The subtext is less self-help than indictment. It hints that "chance" isn't an inconvenience but a necessary ingredient of meaningful work - diplomacy, reform, war, even artful governance - where outcomes can't be fully engineered. To eliminate chance is to choose only tasks already domesticated by rules, precedent, and low stakes. Savile's sentence works because it refuses to romanticize risk, yet it refuses to sanctify risk-avoidance. It frames boldness not as recklessness, but as the willingness to accept that doing anything worth doing invites uncertainty.
Quote Details
| Topic | Wisdom |
|---|---|
| Source | Help us find the source |
| Cite |
Citation Formats
APA Style (7th ed.)
Savile, George. (2026, January 15). He that leaveth nothing to chance will do few things ill, but he will do very few things.

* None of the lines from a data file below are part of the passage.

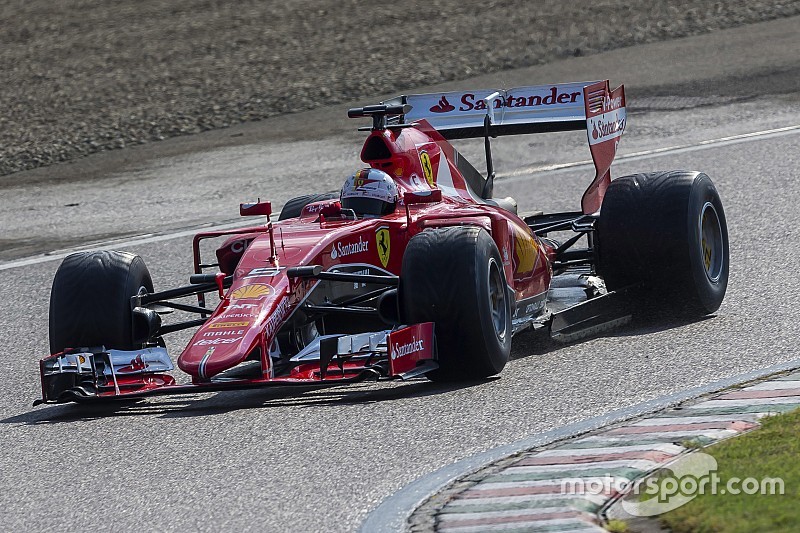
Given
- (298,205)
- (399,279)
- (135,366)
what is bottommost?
(135,366)

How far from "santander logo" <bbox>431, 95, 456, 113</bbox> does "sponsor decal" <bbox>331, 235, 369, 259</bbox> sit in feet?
8.45

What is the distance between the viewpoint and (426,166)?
9.23 meters

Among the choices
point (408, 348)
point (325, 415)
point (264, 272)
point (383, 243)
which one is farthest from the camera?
point (383, 243)

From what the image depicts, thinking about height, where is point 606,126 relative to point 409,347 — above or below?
above

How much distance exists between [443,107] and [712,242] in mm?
2320

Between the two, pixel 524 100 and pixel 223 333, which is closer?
pixel 223 333

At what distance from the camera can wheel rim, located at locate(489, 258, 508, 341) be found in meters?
7.83

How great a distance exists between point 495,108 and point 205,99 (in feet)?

FixQuotes. https://fixquotes.com/quotes/he-that-leaveth-nothing-to-chance-will-do-few-16989/
Chicago Style
Savile, George. "He that leaveth nothing to chance will do few things ill, but he will do very few things." FixQuotes. January 15, 2026. https://fixquotes.com/quotes/he-that-leaveth-nothing-to-chance-will-do-few-16989/.
MLA Style (9th ed.)
"He that leaveth nothing to chance will do few things ill, but he will do very few things." FixQuotes, 15 Jan. 2026, https://fixquotes.com/quotes/he-that-leaveth-nothing-to-chance-will-do-few-16989/. Accessed 19 Feb. 2026.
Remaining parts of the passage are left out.